*Task requirements*.
Copy out all of the data exactly as it appears.

[[ Data for review open ]]

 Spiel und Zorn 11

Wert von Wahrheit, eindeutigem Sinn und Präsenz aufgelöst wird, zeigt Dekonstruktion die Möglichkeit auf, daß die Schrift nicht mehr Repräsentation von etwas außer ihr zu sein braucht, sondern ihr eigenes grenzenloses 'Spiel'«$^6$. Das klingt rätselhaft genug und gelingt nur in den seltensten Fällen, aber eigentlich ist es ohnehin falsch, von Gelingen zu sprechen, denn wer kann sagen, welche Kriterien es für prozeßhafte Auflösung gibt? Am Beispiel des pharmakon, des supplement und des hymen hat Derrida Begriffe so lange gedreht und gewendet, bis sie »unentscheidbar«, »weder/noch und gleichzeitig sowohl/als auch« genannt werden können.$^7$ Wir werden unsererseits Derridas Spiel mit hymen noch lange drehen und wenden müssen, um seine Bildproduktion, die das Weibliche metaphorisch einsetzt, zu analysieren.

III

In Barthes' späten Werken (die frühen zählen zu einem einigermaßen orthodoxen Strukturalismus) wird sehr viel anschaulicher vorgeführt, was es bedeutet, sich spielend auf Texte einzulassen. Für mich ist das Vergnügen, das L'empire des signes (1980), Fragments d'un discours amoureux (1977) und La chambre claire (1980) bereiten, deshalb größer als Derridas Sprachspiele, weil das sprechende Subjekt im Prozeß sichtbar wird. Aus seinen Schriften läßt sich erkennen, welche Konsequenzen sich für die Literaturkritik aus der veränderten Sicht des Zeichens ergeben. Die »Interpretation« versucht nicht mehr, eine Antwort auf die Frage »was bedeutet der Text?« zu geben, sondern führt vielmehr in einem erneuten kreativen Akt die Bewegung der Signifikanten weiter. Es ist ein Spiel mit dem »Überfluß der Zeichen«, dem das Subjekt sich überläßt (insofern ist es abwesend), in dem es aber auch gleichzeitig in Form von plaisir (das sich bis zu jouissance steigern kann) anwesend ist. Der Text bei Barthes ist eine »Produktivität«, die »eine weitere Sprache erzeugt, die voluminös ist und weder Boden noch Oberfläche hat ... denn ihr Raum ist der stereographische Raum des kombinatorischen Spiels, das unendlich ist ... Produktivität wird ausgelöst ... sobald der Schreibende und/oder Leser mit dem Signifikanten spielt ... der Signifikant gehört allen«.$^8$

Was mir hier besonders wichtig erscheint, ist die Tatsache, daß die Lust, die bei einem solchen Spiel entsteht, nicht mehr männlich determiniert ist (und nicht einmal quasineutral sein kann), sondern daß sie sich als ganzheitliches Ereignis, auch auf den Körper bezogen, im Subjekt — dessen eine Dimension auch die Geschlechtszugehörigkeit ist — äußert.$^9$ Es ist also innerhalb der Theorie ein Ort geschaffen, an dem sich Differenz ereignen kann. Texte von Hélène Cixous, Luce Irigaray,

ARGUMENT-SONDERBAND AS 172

[[ Data for review closed ]]

*The completed task*.
 Spiel und Zorn 11

Wert von Wahrheit, eindeutigem Sinn und Präsenz aufgelöst wird, zeigt Dekonstruktion die Möglichkeit auf, daß die Schrift nicht mehr Repräsentation von etwas außer ihr zu sein braucht, sondern ihr eigenes grenzenloses 'Spiel'«$^6$. Das klingt rätselhaft genug und gelingt nur in den seltensten Fällen, aber eigentlich ist es ohnehin falsch, von Gelingen zu sprechen, denn wer kann sagen, welche Kriterien es für prozeßhafte Auflösung gibt? Am Beispiel des pharmakon, des supplement und des hymen hat Derrida Begriffe so lange gedreht und gewendet, bis sie »unentscheidbar«, »weder/noch und gleichzeitig sowohl/als auch« genannt werden können.$^7$ Wir werden unsererseits Derridas Spiel mit hymen noch lange drehen und wenden müssen, um seine Bildproduktion, die das Weibliche metaphorisch einsetzt, zu analysieren.

III

In Barthes' späten Werken (die frühen zählen zu einem einigermaßen orthodoxen Strukturalismus) wird sehr viel anschaulicher vorgeführt, was es bedeutet, sich spielend auf Texte einzulassen. Für mich ist das Vergnügen, das L'empire des signes (1980), Fragments d'un discours amoureux (1977) und La chambre claire (1980) bereiten, deshalb größer als Derridas Sprachspiele, weil das sprechende Subjekt im Prozeß sichtbar wird. Aus seinen Schriften läßt sich erkennen, welche Konsequenzen sich für die Literaturkritik aus der veränderten Sicht des Zeichens ergeben. Die »Interpretation« versucht nicht mehr, eine Antwort auf die Frage »was bedeutet der Text?« zu geben, sondern führt vielmehr in einem erneuten kreativen Akt die Bewegung der Signifikanten weiter. Es ist ein Spiel mit dem »Überfluß der Zeichen«, dem das Subjekt sich überläßt (insofern ist es abwesend), in dem es aber auch gleichzeitig in Form von plaisir (das sich bis zu jouissance steigern kann) anwesend ist. Der Text bei Barthes ist eine »Produktivität«, die »eine weitere Sprache erzeugt, die voluminös ist und weder Boden noch Oberfläche hat ... denn ihr Raum ist der stereographische Raum des kombinatorischen Spiels, das unendlich ist ... Produktivität wird ausgelöst ... sobald der Schreibende und/oder Leser mit dem Signifikanten spielt ... der Signifikant gehört allen«.$^8$

Was mir hier besonders wichtig erscheint, ist die Tatsache, daß die Lust, die bei einem solchen Spiel entsteht, nicht mehr männlich determiniert ist (und nicht einmal quasineutral sein kann), sondern daß sie sich als ganzheitliches Ereignis, auch auf den Körper bezogen, im Subjekt — dessen eine Dimension auch die Geschlechtszugehörigkeit ist — äußert.$^9$ Es ist also innerhalb der Theorie ein Ort geschaffen, an dem sich Differenz ereignen kann. Texte von Hélène Cixous, Luce Irigaray,

ARGUMENT-SONDERBAND AS 172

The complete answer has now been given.